The city, located 560 meters above the sea level and surrounded by pine trees, suffers from lack of services manifested in its neglected roads and humble buildings.
"Like the rest of the Arab population, we suffer from flagrant discrimination as far as municipal budgets are concerned. The share of an Arab is half that of a Jew," said Abdul-Latif Husari, secretary of the Democratic Front for Peace and Equality (HADASH) at the Knesset.
"Aspects of poverty take the shape of a national plan directed against the Arab population. The percentage of the unemployed among them is 10 percent, compared to eight in all Israel," Husari said from his Umm al-Fahm office.
"These numbers are misleading. Towns plagued with unemployment are mostly Arab, and the rate of unemployment is very high especially among university graduates who find it very hard to find jobs due to discrimination."
To Boycott or not to Boycott
The absence of industrial zones close to the city, Husari argues, is a perfect recipe for poverty because it deprives its residents from a good income and forces 12,000 of its laborers to travel daily to do hard labor inside Israel. "The city has become like a hotel that accommodates them when they get back in the evening."
According to official figures, 65 percent of Arab-Israeli children live below the poverty line, compared to 35 percent among the general population. According to the same figures, the income of Arab families is only 60 percent of that of a Jewish family.
HADASH, the National Democratic Assembly (Balad), and the United Arab List focus in their campaigns on encouraging Arabs to vote in order to resist discrimination and the threat of losing their civil rights.
"They do not want us in the Knesset and our response is voting. Not voting is an award for Israel, and strengthening our representation means power for Palestinians inside," said Jamal Zahalka, leader of Balad, which has three MPs.
In an electoral gathering in the village of Kafr Qaraa, adjacent to Umm al-Fahm, Zahlaka stressed that giving up this power means weakening them. "We are in a very difficult situation and we have to face the Israeli society which is getting more racist and more right-wing."
But their efforts to increase voter turnout were face contradictory calls urging Arabs to boycott the elections for ideological reasons, like the Ibna al-Balad (Sons of the Country) which calls for boycotting in Umm al-Fahm.

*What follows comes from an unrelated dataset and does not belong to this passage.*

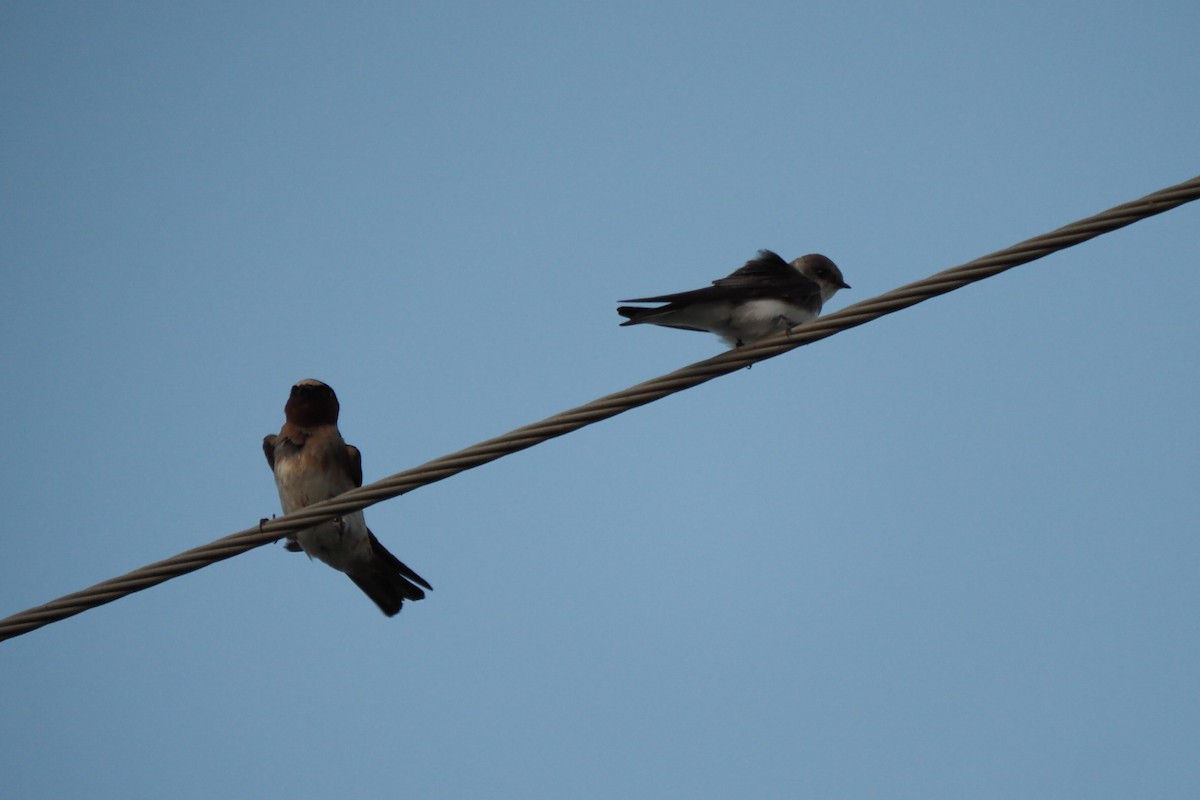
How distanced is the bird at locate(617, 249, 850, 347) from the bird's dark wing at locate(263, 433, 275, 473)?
93.1 inches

Forty-four percent of Arabs boycotted the previous elections and Ighbaria expects the percentage could reach 50 percent in the current elections. In the previous elections, 30 percent of Arab voted Israeli parties.
Residents Views Differ
The views of Umm al-Fahm residents vary. While tile setter Ekrema Aql said that the killing he saw in Gaza made him realize participation would be futile, construction workers Mahamid Ibrahim and Wessam Zoghbi find the war on Gaza an incentive to vote for Arab parties.

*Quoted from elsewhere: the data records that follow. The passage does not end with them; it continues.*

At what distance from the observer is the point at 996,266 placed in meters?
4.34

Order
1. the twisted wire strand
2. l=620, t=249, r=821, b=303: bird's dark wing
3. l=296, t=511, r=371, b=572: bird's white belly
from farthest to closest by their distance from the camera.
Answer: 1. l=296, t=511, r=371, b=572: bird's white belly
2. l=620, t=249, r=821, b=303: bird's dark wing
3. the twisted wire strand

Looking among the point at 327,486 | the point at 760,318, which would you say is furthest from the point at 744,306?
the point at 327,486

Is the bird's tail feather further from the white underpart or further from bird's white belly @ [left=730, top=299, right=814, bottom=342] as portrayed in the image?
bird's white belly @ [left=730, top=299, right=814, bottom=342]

"Voting for a Zionist party will be like taking part in throwing bombs on Gaza," Ibrahim said. Similarly, Zoghbi said he would vote for an Arab party to "weaken Lieberman." Avigdor Lieberman heads the anti-Arab Yisrael Beiteinu party.
The northern branch of the Islamic Movement in Israel, which opposes Knesset membership, did not publicly call for boycotting the elections. "Throughout 60 years, the Knesset hasn’t given us any of our rights, but is oppressing us even more," said movement leader Sheik Raed Salah. "The Knesset has turned into a perjurer in our lives. It bestows legitimacy on the oppression we’re suffering from."
Salah added that all Israel wants a Jewish state and that this serves as a prelude for the deportation of Arabs. When asked about fear of marginalization, Salah said, "We’ve been suffering from marginalization all our lives since the nakba. We realize that Israel looks at our presence as temporary and dreams of getting rid of us."